Fashion Work: 25 Years of Art in Fashion
An occasional contributor to Cultured’s pages, Jeppe Ugelvig published this year’s must-have fashion compendium, an in-depth history of art-adjacent labels and artists working in fashion: DIS, Bernadette Corporation, Susan Cianciolo's Run and Bless. Furthering the conversation about labor, compensation and the boundaries between creative disciplines that these artists have participated in, the up-and-coming curator offers a portfolio of case studies which brands could use to rethink toxic distribution and production methodologies.
Committed to paper after two glorious but all-too-short runs in exhibition format, Bernadette Mayer’s seminal artwork Memory finally gets the wide distribution it deserves. A conceptual work executed in the summer of 1971, Memory is at its core a portfolio of a month on film, or as the poet put it: “an emotional science project.” One feels even closer to the action taking in Mayer’s work in book format where it reads like a family album. Domestic in its vision of the self, Memory strikes a special chord this year.

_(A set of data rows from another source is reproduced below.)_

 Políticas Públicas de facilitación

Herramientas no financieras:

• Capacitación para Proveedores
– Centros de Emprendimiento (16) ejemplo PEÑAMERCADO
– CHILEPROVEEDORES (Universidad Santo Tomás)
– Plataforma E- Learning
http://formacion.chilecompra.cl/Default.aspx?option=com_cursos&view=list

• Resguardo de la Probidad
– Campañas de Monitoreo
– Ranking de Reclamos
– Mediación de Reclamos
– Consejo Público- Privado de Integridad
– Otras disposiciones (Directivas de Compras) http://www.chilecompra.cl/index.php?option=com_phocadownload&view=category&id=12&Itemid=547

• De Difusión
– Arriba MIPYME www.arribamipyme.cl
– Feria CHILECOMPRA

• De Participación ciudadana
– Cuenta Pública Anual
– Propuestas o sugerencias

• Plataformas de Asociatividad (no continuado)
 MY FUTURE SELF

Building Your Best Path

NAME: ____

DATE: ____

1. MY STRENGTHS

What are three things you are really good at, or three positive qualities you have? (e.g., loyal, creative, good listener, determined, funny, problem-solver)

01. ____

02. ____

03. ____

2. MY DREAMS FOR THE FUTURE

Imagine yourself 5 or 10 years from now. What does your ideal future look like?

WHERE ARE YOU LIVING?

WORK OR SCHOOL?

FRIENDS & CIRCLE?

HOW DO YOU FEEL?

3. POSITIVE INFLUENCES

Edited by Jenna Wortham and Kimberly Drew, Black Futures is an encyclopedia like none other. An unprecedented survey of Black contemporary artists and pop culture leaders, Black Futures gives room to intimacy of individual entries while also paying attention to the larger narratives that connect these voices. Related entries are signaled by watermarks at the bottom left of each spread; If you follow the suggested reading pathways, the trajectory of the book, like Julio Cortázar’s Hopscotch, transforms from a straight line into a web.
Frank Gehry: Catalogue Raisonné of the Drawings Volume One, 1954–1978
The first installment of Frank Gehry’s whopping drawing catalogue raisonné made it just in time to for our upcoming winter 2021 COVID quarantine doldrums. Heavy to hold, this tome opens up a bridge between the untouchable starchitect status Gehry has rightfully garnered over his career and the essence of his creations, which have always been cheekily human. Inside the covers you find the hand of a dreamer for whom big things are ahead.